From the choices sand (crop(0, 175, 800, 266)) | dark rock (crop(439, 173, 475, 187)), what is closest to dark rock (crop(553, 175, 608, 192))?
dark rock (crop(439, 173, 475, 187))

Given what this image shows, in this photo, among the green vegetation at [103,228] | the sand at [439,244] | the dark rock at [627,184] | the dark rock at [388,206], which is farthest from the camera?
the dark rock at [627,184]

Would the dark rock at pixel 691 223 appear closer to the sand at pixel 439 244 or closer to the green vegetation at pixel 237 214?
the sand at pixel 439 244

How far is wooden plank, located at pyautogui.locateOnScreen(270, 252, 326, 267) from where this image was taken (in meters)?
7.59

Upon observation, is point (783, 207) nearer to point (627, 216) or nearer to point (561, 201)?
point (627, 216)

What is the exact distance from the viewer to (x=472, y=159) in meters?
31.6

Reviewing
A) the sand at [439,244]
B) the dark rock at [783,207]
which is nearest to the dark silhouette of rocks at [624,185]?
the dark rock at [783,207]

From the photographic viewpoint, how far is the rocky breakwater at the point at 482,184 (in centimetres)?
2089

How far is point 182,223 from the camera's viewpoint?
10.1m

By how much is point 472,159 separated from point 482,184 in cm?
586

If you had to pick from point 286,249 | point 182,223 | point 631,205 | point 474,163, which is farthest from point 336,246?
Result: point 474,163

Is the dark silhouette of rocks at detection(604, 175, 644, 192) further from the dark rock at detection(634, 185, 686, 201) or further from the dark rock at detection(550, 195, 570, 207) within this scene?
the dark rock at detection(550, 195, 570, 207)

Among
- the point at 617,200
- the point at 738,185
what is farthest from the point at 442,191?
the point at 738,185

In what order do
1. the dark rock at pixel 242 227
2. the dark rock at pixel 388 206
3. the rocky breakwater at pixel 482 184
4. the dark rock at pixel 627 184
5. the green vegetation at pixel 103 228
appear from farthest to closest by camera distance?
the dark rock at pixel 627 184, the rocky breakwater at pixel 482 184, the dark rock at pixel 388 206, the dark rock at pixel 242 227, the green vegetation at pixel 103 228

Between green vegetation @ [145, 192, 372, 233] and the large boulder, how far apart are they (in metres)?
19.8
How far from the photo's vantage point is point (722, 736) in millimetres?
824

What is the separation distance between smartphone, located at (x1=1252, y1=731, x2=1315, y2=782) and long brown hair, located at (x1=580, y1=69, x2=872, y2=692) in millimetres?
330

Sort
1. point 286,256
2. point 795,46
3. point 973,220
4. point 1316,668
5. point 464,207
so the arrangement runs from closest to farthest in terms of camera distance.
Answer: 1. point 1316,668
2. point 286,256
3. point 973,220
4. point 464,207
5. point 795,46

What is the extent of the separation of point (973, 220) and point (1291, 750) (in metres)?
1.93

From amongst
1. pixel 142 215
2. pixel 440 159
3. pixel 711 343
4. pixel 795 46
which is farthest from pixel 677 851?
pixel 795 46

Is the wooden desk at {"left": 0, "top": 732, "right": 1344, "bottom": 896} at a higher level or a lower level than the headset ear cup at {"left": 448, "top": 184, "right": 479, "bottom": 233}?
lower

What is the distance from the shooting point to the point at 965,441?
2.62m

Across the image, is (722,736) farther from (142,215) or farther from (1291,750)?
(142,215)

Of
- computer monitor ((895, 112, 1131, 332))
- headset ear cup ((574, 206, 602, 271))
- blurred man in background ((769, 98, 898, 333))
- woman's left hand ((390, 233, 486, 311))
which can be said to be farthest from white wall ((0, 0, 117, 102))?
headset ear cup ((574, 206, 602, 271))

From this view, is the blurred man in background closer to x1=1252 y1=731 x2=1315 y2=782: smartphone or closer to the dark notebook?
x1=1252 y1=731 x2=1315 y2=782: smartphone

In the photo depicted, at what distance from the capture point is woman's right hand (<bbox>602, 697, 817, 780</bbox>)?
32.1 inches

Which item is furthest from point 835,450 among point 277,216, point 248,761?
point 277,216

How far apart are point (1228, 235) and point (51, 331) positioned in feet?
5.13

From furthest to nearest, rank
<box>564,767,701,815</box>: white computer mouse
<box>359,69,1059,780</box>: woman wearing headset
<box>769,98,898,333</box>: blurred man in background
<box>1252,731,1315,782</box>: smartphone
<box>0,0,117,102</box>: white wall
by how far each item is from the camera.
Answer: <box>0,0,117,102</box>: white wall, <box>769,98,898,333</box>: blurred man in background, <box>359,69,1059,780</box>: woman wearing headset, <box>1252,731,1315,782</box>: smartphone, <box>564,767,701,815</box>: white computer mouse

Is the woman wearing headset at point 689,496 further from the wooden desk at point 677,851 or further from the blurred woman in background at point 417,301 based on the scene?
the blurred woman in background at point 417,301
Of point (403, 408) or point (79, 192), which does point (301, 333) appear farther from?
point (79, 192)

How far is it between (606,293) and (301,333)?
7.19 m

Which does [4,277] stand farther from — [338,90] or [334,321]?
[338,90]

◇ ◇ ◇ ◇ ◇

- _EXERCISE OBJECTIVE_
Reproduce word for word the part of the records above that opens with the line containing "Is the wooden" and closes with the final line of the records, including both of those lines.

- _THE ANSWER_
Is the wooden desk at {"left": 0, "top": 732, "right": 1344, "bottom": 896} at a higher level or a lower level than the headset ear cup at {"left": 448, "top": 184, "right": 479, "bottom": 233}?
lower

What is the distance from the shooting point to the point at 965,441?
2.62m

Across the image, is (722,736) farther from (142,215) or farther from (1291,750)?
(142,215)

Of
- computer monitor ((895, 112, 1131, 332))
- headset ear cup ((574, 206, 602, 271))
- blurred man in background ((769, 98, 898, 333))
- woman's left hand ((390, 233, 486, 311))
which can be said to be farthest from white wall ((0, 0, 117, 102))?
headset ear cup ((574, 206, 602, 271))

From this view, is the blurred man in background closer to x1=1252 y1=731 x2=1315 y2=782: smartphone or closer to the dark notebook?
x1=1252 y1=731 x2=1315 y2=782: smartphone

In the photo depicted, at what distance from the capture point is woman's right hand (<bbox>602, 697, 817, 780</bbox>)?
32.1 inches

Which item is furthest from point 835,450 among point 277,216, point 248,761?
point 277,216

How far apart are point (1228, 235) and point (51, 331) positioned in feet?
5.13

From furthest to nearest, rank
<box>564,767,701,815</box>: white computer mouse
<box>359,69,1059,780</box>: woman wearing headset
<box>769,98,898,333</box>: blurred man in background
<box>1252,731,1315,782</box>: smartphone
<box>0,0,117,102</box>: white wall
by how far each item is from the camera.
Answer: <box>0,0,117,102</box>: white wall, <box>769,98,898,333</box>: blurred man in background, <box>359,69,1059,780</box>: woman wearing headset, <box>1252,731,1315,782</box>: smartphone, <box>564,767,701,815</box>: white computer mouse

Is the woman wearing headset at point 689,496 further from the wooden desk at point 677,851 or further from the blurred woman in background at point 417,301 based on the scene?
the blurred woman in background at point 417,301
Of point (403, 408) or point (79, 192), which does point (301, 333) appear farther from?
point (79, 192)

How far is it between (606,293) and (301,333)?
7.19 m

Which does [4,277] stand farther from — [338,90] or [334,321]?
[338,90]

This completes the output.